DATA ENTRIES:
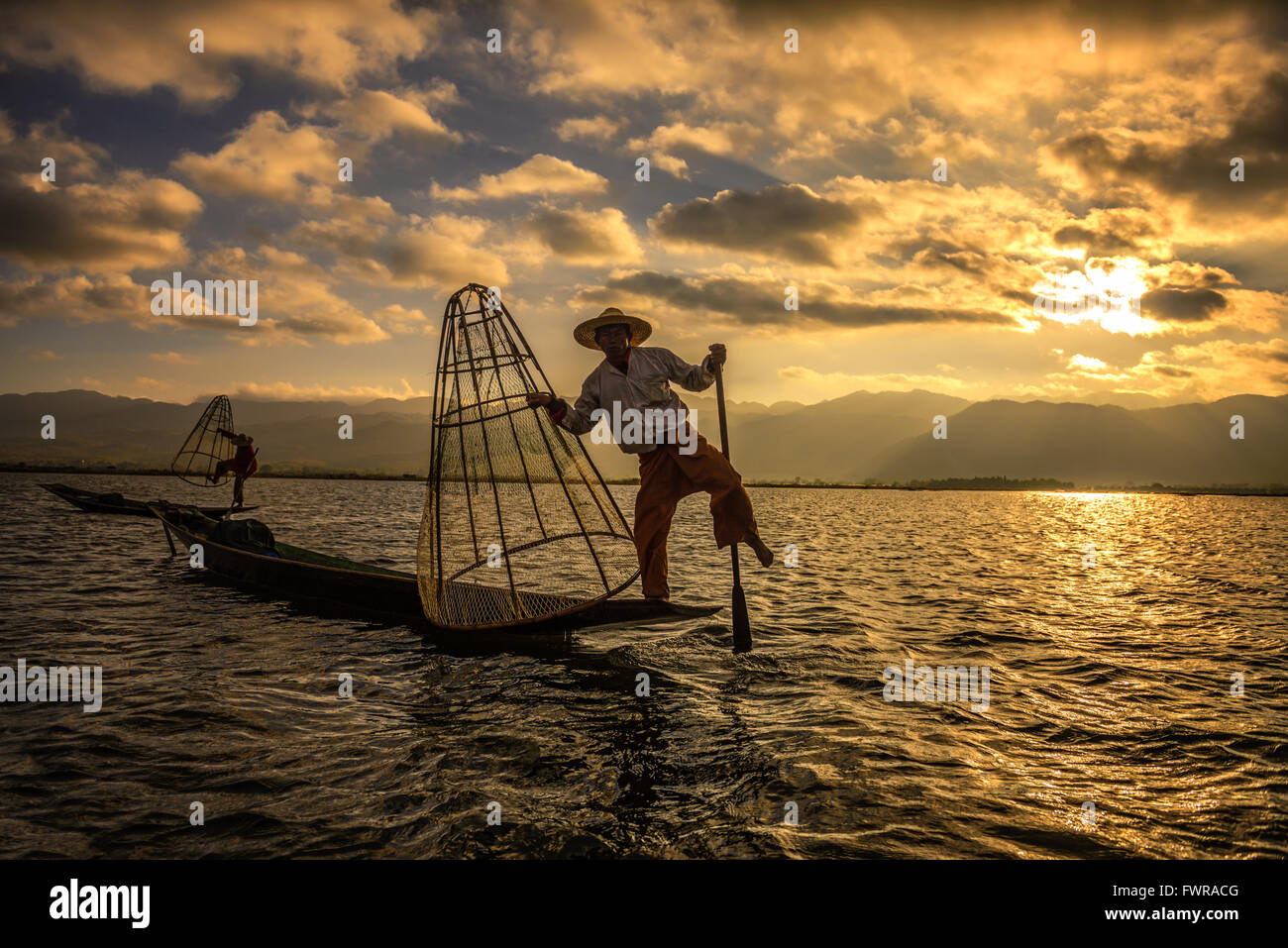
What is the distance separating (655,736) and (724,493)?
8.58ft

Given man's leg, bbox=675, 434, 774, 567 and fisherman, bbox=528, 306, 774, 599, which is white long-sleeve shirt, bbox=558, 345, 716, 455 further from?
man's leg, bbox=675, 434, 774, 567

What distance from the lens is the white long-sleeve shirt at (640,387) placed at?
7.06 meters

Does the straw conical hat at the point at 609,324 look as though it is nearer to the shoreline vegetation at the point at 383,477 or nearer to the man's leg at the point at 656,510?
the man's leg at the point at 656,510

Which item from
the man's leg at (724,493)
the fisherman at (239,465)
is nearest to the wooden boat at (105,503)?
the fisherman at (239,465)

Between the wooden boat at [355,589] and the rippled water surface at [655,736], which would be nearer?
the rippled water surface at [655,736]

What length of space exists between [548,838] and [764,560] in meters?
3.58

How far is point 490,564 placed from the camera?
9.89m

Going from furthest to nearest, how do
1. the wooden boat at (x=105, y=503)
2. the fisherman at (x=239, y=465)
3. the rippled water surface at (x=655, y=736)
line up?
the wooden boat at (x=105, y=503) → the fisherman at (x=239, y=465) → the rippled water surface at (x=655, y=736)

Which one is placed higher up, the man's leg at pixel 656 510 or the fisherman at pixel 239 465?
the fisherman at pixel 239 465

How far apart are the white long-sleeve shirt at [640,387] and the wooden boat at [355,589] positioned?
1.87 m

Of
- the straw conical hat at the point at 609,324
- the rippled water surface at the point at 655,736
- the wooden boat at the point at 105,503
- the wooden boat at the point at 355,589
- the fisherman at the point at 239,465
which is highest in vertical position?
the straw conical hat at the point at 609,324

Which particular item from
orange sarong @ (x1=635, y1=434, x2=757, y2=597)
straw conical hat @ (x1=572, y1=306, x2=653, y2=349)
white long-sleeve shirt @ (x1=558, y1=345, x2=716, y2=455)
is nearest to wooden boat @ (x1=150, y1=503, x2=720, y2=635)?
orange sarong @ (x1=635, y1=434, x2=757, y2=597)
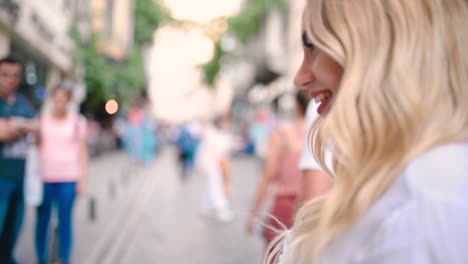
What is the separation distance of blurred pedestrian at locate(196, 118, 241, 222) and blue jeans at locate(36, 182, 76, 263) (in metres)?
4.59

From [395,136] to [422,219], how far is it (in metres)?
0.17

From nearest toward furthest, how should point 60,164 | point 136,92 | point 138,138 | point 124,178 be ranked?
point 60,164, point 124,178, point 138,138, point 136,92

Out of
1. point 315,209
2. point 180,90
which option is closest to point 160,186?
point 315,209

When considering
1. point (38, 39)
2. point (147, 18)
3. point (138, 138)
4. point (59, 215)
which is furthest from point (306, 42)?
point (147, 18)

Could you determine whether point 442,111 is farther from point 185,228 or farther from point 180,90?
point 180,90

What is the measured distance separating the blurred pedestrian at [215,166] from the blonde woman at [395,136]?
334 inches

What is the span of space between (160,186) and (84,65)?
22.4 feet

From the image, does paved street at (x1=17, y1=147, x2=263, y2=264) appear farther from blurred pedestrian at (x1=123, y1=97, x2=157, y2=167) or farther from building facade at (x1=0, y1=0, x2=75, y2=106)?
blurred pedestrian at (x1=123, y1=97, x2=157, y2=167)

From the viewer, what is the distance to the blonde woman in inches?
31.1

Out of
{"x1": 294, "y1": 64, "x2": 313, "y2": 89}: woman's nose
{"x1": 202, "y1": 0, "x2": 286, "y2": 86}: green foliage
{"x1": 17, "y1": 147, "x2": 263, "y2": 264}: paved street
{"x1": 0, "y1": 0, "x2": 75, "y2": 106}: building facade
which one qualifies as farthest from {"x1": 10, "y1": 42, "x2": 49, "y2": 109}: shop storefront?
{"x1": 202, "y1": 0, "x2": 286, "y2": 86}: green foliage

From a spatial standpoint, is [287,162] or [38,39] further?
[38,39]

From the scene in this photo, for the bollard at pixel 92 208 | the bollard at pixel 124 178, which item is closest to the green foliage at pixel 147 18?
the bollard at pixel 124 178

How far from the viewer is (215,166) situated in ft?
31.8

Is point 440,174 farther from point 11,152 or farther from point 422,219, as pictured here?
point 11,152
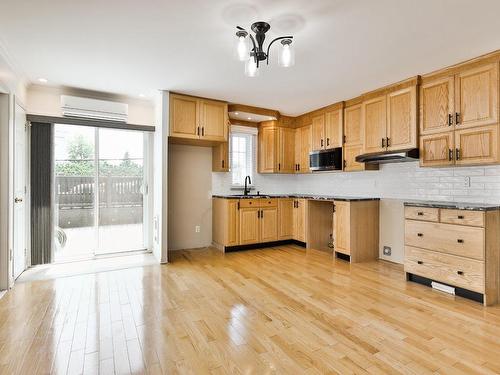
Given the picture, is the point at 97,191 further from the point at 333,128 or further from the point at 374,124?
the point at 374,124

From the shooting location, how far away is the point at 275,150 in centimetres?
527

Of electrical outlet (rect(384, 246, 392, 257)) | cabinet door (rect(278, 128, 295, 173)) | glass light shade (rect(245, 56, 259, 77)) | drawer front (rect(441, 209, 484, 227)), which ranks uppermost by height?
glass light shade (rect(245, 56, 259, 77))

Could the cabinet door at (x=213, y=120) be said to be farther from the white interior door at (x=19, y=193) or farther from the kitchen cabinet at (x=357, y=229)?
the white interior door at (x=19, y=193)

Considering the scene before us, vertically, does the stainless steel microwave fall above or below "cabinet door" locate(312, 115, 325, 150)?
below

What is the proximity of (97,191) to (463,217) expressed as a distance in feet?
15.7

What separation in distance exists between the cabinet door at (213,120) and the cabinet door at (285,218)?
5.27ft

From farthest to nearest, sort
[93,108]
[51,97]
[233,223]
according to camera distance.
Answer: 1. [233,223]
2. [93,108]
3. [51,97]

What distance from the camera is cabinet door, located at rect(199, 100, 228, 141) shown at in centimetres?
427

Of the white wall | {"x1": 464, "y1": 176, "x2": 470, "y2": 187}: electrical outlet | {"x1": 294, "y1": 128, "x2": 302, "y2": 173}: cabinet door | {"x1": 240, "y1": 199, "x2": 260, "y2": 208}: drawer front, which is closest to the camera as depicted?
{"x1": 464, "y1": 176, "x2": 470, "y2": 187}: electrical outlet

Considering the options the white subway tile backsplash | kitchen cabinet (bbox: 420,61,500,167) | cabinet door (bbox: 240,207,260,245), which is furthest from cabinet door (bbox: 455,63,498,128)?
cabinet door (bbox: 240,207,260,245)

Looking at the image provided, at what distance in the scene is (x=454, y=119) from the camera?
3047mm

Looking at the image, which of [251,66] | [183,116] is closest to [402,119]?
[251,66]

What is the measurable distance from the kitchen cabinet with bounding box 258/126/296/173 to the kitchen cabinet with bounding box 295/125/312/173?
99 mm

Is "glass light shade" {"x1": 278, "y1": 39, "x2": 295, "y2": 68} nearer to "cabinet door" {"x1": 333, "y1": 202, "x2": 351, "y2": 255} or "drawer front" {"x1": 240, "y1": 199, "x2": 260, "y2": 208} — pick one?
"cabinet door" {"x1": 333, "y1": 202, "x2": 351, "y2": 255}
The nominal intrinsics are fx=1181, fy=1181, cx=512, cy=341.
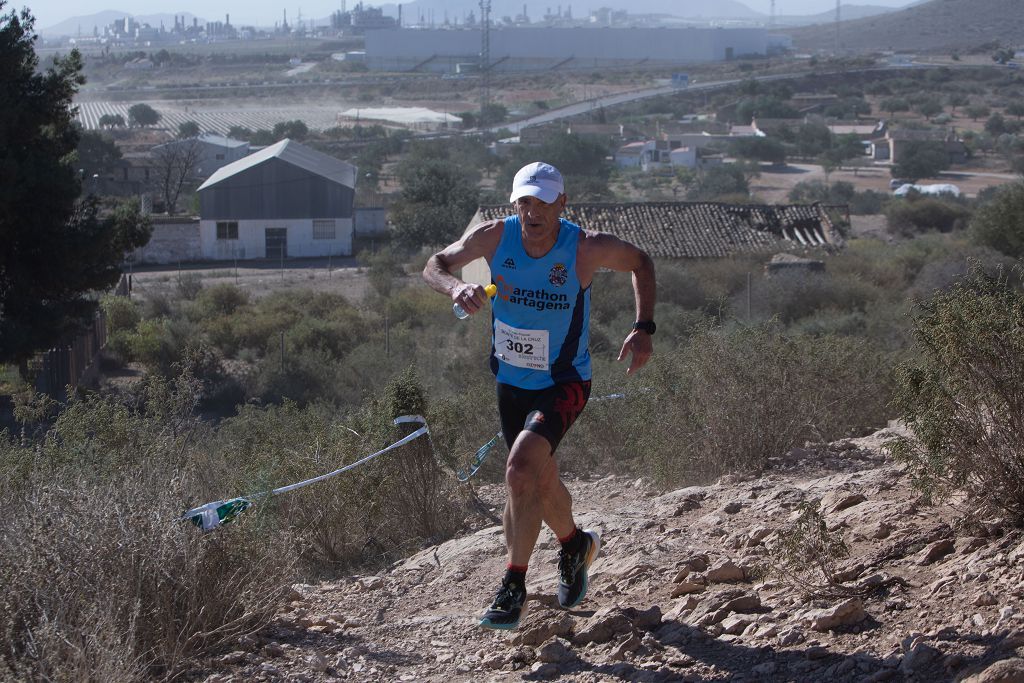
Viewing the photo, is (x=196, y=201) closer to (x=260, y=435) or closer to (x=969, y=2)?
(x=260, y=435)

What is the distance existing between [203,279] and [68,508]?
36.1 metres

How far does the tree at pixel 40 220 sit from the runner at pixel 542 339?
1483 cm

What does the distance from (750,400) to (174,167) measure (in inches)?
2158

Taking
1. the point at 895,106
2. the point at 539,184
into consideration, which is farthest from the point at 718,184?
the point at 539,184

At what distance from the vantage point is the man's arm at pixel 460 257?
5.05 metres

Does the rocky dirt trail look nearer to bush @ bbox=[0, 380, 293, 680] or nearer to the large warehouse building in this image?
bush @ bbox=[0, 380, 293, 680]

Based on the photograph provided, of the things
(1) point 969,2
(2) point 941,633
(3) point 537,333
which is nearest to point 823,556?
(2) point 941,633

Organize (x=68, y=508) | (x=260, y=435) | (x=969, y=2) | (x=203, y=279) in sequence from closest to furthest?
(x=68, y=508), (x=260, y=435), (x=203, y=279), (x=969, y=2)

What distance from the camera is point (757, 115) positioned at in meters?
89.1

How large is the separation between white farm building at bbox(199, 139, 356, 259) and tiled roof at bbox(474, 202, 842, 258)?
12439 millimetres

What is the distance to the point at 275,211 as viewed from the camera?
4659 centimetres

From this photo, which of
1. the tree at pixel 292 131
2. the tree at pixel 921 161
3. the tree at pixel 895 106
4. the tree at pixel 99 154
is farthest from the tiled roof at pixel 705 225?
the tree at pixel 895 106

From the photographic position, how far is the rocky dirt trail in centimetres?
419

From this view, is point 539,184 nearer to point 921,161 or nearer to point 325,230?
point 325,230
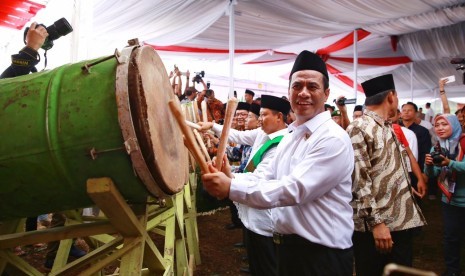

INSTRUCTION:
Return each line from the items above that contains the word "large".

SOLVED PROBLEM:
Does the rocky dirt trail look nearer to bush @ bbox=[0, 380, 293, 680] or nearer to the large warehouse building in this image?
How large is the separation between white farm building at bbox(199, 139, 356, 259) and tiled roof at bbox(474, 202, 842, 258)?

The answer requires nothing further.